**Given problem:**
Leave the pictures out and print every record below exactly as it stands.

Excerpts from a spatial dataset

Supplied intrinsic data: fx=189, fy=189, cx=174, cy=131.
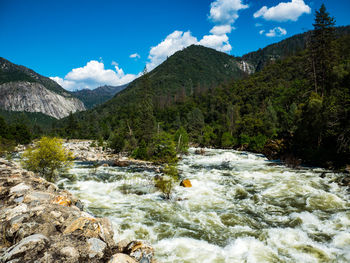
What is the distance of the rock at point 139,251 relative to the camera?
5.25m

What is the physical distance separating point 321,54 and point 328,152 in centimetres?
1743

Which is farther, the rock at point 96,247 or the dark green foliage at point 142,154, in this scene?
the dark green foliage at point 142,154

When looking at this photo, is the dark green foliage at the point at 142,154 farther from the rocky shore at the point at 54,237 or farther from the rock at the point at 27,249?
the rock at the point at 27,249

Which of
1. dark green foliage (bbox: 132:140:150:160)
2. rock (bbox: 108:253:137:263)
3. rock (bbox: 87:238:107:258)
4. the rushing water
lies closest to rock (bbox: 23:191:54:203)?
the rushing water

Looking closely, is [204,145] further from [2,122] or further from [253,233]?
[2,122]

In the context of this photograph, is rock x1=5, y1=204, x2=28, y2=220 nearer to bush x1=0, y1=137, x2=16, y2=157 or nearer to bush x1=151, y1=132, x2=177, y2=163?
bush x1=151, y1=132, x2=177, y2=163

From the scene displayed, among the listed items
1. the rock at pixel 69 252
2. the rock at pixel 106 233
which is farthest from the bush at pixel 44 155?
the rock at pixel 69 252

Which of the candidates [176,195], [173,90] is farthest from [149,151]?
[173,90]

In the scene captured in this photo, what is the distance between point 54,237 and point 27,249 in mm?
779

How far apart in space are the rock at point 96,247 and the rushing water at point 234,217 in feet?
9.52

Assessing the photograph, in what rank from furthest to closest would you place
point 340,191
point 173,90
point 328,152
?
point 173,90 → point 328,152 → point 340,191

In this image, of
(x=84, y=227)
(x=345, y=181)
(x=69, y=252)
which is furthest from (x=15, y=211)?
(x=345, y=181)

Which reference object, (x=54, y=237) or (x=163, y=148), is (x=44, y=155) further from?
(x=163, y=148)

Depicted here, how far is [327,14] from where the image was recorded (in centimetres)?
2911
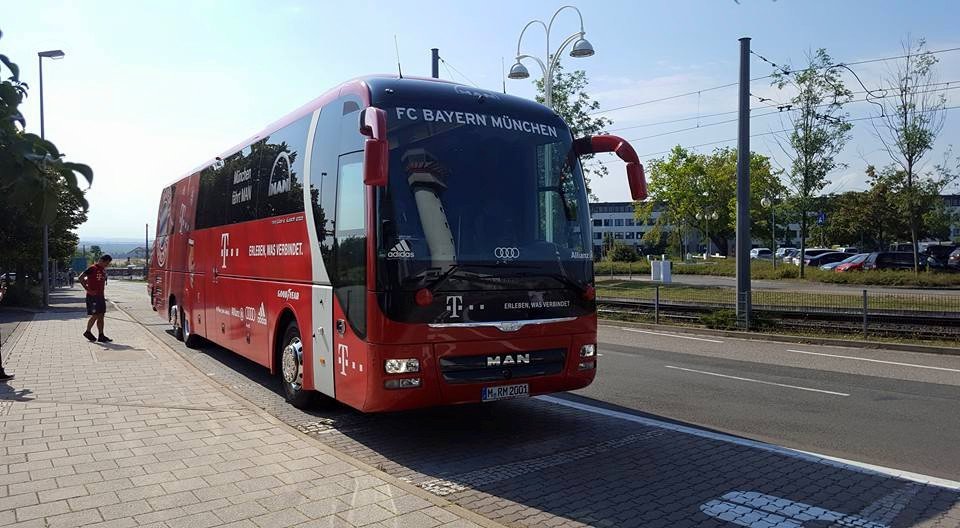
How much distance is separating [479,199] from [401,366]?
1.71m

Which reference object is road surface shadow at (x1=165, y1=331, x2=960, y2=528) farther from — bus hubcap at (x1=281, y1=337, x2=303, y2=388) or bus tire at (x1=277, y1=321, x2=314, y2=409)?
bus hubcap at (x1=281, y1=337, x2=303, y2=388)

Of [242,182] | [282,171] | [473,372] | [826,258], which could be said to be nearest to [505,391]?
[473,372]

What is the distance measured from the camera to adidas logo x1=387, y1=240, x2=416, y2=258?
6.41 metres

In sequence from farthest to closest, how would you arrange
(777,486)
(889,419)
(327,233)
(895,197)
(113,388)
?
1. (895,197)
2. (113,388)
3. (889,419)
4. (327,233)
5. (777,486)

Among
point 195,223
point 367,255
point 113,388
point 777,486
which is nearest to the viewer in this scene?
point 777,486

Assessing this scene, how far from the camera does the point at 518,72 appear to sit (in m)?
21.8

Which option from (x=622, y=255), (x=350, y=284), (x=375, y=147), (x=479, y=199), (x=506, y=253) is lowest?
(x=350, y=284)

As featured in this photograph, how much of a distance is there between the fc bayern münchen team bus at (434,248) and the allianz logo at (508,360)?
14mm

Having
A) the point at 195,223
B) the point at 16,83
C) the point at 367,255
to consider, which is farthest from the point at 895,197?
the point at 16,83

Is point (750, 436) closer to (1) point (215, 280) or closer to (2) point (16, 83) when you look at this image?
(2) point (16, 83)

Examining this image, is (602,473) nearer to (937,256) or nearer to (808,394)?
(808,394)

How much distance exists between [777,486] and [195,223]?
10979 millimetres

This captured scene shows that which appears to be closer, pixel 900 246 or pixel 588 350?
pixel 588 350

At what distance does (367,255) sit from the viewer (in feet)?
21.4
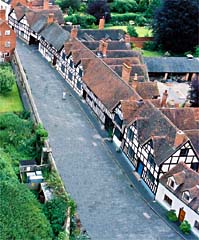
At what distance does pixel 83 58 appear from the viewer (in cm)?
5606

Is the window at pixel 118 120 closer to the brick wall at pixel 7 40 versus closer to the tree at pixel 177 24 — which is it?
the brick wall at pixel 7 40

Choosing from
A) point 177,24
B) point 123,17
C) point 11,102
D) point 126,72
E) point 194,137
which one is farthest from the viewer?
point 123,17

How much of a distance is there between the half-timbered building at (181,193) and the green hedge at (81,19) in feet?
169

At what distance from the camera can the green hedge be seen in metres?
84.7

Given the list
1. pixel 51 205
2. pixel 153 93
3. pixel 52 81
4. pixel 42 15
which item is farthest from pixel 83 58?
pixel 51 205

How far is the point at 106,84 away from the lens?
50750mm

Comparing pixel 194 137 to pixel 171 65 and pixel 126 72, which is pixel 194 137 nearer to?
pixel 126 72

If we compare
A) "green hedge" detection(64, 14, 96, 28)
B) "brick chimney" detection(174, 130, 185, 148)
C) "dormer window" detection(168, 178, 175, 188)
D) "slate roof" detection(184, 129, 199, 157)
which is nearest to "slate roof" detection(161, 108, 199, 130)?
"slate roof" detection(184, 129, 199, 157)

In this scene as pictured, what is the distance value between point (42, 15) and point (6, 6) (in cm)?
1051

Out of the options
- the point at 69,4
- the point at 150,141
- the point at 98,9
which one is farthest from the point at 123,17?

**Result of the exercise:**
Supplied intrinsic data: fx=189, fy=189, cx=174, cy=131.
What is the distance of the rock at point 139,251 relative to the camera?
5.25m

What is the physical distance separating point 321,54 and point 328,152 in centimetres?
1743

Which is farther, the rock at point 96,247 or the dark green foliage at point 142,154, in this scene?
the dark green foliage at point 142,154

When looking at this photo, is the dark green foliage at the point at 142,154 farther from the rocky shore at the point at 54,237 or farther from the rock at the point at 27,249?
the rock at the point at 27,249

Which of
1. dark green foliage (bbox: 132:140:150:160)
2. rock (bbox: 108:253:137:263)
3. rock (bbox: 87:238:107:258)
4. the rushing water
lies closest to rock (bbox: 23:191:54:203)?
the rushing water

Looking closely, is [204,145] further from [2,122] or further from [253,233]?
[2,122]

In the context of this photograph, is rock x1=5, y1=204, x2=28, y2=220 nearer to bush x1=0, y1=137, x2=16, y2=157 or nearer to bush x1=151, y1=132, x2=177, y2=163?
bush x1=151, y1=132, x2=177, y2=163

From the scene displayed, among the listed items
1. the rock at pixel 69 252
2. the rock at pixel 106 233
which is farthest from the bush at pixel 44 155?
the rock at pixel 69 252

Which of the candidates [176,195], [173,90] is farthest from [149,151]?
[173,90]

In the scene captured in this photo, what is the distance between point 54,237 and point 27,249 in mm?
779

How far apart in space are the rock at point 96,247 and the rushing water at point 234,217 in feet?
9.52

Assessing the photograph, in what rank from furthest to closest would you place
point 340,191
point 173,90
point 328,152
?
point 173,90 → point 328,152 → point 340,191

In this image, of
(x=84, y=227)
(x=345, y=181)
(x=69, y=252)
which is furthest from (x=15, y=211)?
(x=345, y=181)

Which reference object, (x=54, y=237) or (x=163, y=148), is (x=44, y=155) further from?
(x=163, y=148)

Depicted here, how far is [327,14] from where the image was recorded (in centimetres)?
2911
How much distance is separating [479,199] from [401,366]?
1.71m

Which reference object is road surface shadow at (x1=165, y1=331, x2=960, y2=528) farther from — bus hubcap at (x1=281, y1=337, x2=303, y2=388) or bus tire at (x1=277, y1=321, x2=314, y2=409)?
bus hubcap at (x1=281, y1=337, x2=303, y2=388)

Of [242,182] | [282,171] | [473,372] | [826,258], which could be said to be nearest to [505,391]?
[473,372]

What is the distance measured from the camera to adidas logo x1=387, y1=240, x2=416, y2=258?
6.41 metres

In sequence from farthest to closest, how would you arrange
(777,486)
(889,419)
(327,233)
(895,197)
(113,388)
?
1. (895,197)
2. (113,388)
3. (889,419)
4. (327,233)
5. (777,486)

Among
point 195,223
point 367,255
point 113,388
point 777,486
which is nearest to the viewer in this scene?
point 777,486

Assessing this scene, how far from the camera does the point at 518,72 appear to sit (in m)?
21.8

Which option from (x=622, y=255), (x=350, y=284), (x=375, y=147), (x=479, y=199), (x=506, y=253) is lowest?
(x=350, y=284)

As featured in this photograph, how much of a distance is there between the fc bayern münchen team bus at (434,248) and the allianz logo at (508,360)?
14mm

Having
A) the point at 195,223
B) the point at 16,83
C) the point at 367,255
to consider, which is farthest from the point at 895,197?
the point at 16,83

Is point (750, 436) closer to (1) point (215, 280) or closer to (2) point (16, 83) when you look at this image?
(2) point (16, 83)

Examining this image, is (602,473) nearer to (937,256) or nearer to (808,394)?
(808,394)

How much distance exists between [777,486] and [195,223]?
10979 millimetres

This captured scene shows that which appears to be closer, pixel 900 246 or pixel 588 350?
pixel 588 350

At what distance does (367,255) sit from the viewer (in feet)?
21.4
At what distance does pixel 83 58 appear from the viewer (in cm)?
5606

Is the window at pixel 118 120 closer to the brick wall at pixel 7 40 versus closer to the tree at pixel 177 24 — which is it?
the brick wall at pixel 7 40

Choosing from
A) point 177,24
B) point 123,17
C) point 11,102
D) point 126,72
E) point 194,137
which one is farthest from the viewer?
point 123,17

How much of a distance is there between the half-timbered building at (181,193) and the green hedge at (81,19) in feet?
169

At what distance from the camera can the green hedge be seen in metres?
84.7

Given the list
1. pixel 51 205
2. pixel 153 93
3. pixel 52 81
4. pixel 42 15
which item is farthest from pixel 83 58?
pixel 51 205

How far is the point at 106,84 away from the lens?
50750mm

Comparing pixel 194 137 to pixel 171 65 and pixel 126 72, which is pixel 194 137 nearer to?
pixel 126 72

If we compare
A) "green hedge" detection(64, 14, 96, 28)
B) "brick chimney" detection(174, 130, 185, 148)
C) "dormer window" detection(168, 178, 175, 188)
D) "slate roof" detection(184, 129, 199, 157)
which is nearest to "slate roof" detection(161, 108, 199, 130)?
"slate roof" detection(184, 129, 199, 157)

In this scene as pictured, what is the distance value between point (42, 15) and point (6, 6) (in cm)?
1051

Out of the options
- the point at 69,4
- the point at 150,141
- the point at 98,9
which one is farthest from the point at 123,17?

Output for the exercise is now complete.